- Born: April 26, 1942 (age 83)
- Police career
- Country: Birmingham, Alabama
- Department: Birmingham Police Department
- Service years: 1966–1998
- Status: Retired
- Rank: Chief

= Johnnie Johnson Jr. =

American police officer

Johnnie Johnson Jr. (born March 26, 1942, in Birmingham, Alabama) is a former police officer. Johnson was the second black police officer on the Birmingham, Alabama police force and the first black officer to become chief of police in Birmingham.

==Hiring==
Hiring black police officers into the Birmingham Police Department was a demand of the 1963 Birmingham Campaign for civil rights, and also a key demand of the white business community in the city who were the target of boycotts over racial segregation. In the same year, Albert Boutwell, a civil rights moderate, defeated Bull Connor, a segregationist, to become mayor of the city. Boutwell assured civil right movement leaders that he was actively pursuing the hiring of black officers. Despite numerous black candidates being put forward and passing the exam in the years immediately after 1963, none were hired due to their being perceived to be associated with the civil rights movement, either as having been members of it or having been sponsored by it. The perceived risk of being the first black officer on the force also dissuaded applicants, with one black community leader describing it as "suicide".

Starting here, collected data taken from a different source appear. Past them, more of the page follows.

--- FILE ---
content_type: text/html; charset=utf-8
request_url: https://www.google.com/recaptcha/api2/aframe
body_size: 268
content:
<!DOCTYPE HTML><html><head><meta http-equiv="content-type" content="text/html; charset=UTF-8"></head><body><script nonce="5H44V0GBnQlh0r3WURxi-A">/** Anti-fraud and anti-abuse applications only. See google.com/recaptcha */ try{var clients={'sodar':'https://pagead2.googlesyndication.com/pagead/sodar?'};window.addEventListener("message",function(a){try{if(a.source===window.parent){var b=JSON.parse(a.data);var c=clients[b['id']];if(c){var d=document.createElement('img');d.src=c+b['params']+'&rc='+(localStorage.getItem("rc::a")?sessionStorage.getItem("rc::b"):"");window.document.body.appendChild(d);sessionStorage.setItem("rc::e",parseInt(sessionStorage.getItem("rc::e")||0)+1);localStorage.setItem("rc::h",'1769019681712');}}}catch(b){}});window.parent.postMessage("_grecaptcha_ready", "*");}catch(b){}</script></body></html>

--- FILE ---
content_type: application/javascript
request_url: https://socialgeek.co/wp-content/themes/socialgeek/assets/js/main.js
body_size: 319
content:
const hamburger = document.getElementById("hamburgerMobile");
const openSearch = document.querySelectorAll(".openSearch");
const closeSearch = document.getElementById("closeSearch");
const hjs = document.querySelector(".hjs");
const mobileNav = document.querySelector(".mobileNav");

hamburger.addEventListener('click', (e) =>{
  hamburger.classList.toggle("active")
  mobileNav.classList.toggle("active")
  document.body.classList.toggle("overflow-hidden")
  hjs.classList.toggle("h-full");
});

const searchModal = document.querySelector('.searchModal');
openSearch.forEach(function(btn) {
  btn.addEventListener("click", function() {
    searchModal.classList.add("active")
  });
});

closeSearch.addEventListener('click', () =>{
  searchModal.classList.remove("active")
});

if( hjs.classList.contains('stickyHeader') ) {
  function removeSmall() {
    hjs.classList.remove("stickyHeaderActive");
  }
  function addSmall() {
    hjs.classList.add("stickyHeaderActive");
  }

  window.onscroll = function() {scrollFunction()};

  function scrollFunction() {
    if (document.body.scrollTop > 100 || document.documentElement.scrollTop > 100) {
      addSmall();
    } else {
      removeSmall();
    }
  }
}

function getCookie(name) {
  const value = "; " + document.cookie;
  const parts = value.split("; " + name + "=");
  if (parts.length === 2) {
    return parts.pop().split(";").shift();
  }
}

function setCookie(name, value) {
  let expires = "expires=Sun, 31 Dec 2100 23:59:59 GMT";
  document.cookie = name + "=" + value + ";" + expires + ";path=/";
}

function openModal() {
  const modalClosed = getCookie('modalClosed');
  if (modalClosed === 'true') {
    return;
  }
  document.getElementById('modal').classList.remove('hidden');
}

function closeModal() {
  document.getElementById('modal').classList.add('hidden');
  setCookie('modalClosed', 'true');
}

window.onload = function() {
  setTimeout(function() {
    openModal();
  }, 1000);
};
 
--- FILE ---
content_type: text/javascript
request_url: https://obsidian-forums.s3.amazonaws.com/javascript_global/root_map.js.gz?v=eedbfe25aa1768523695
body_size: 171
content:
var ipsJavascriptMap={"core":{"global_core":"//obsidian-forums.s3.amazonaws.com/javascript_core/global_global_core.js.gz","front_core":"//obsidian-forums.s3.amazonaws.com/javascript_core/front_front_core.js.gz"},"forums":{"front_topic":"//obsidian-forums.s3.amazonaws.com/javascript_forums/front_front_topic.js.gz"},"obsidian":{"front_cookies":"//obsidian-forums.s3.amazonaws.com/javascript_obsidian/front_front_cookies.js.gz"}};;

Johnson, who had previously volunteered as a civil defence volunteer, patrolling parts of the city vulnerable to racist attacks, signed up to study to become a reserve police officer in 1965. By 1966, frustration about the lack of progress in hiring black police officers led to further protests and boycotts in the city, and Johnson was invited by the deputy chief of the force to take the test to become a full-time officer. Johnson joined the force on March 31, 1966, making him the second black officer to join the force after Leroy Stover who had joined the previous day.

==Police career==
Johnson has described experiencing racial discrimination after joining the force, with white officers ostracizing him and on occasion referring to him and his fellow black officers as "niggers". By 1971 he had risen to the rank of sergeant, becoming the first black officer on the Birmingham force to hold that rank. The election in 1979 of Richard Arrington, the first black mayor of Birmingham, began an acceleration in racial integration of the force. Johnson was promoted together with Leroy Stover and John Fisher, the only other black sergeants on the force, to the rank of lieutenant in 1981. In 1986 Johnson was promoted to captain, making him the first black on the force to hold that position.

By 1991 Johnson had already made Deputy Chief. Arrington had previously brought in Arthur Deutcsh, a New Yorker, to run the force, however Deutcsh was forced to resign following his conviction for tampering with the arrest records of Richard Arrington's daughter, a conviction that was later overturned. Johnson was then picked to be acting police chief, a position he filled for roughly a year before Arrington appointed Johnson as the force's first black chief of police in 1992.

As Chief of Police, Johnson led efforts against domestic violence, and began a Citizen's Police Academy.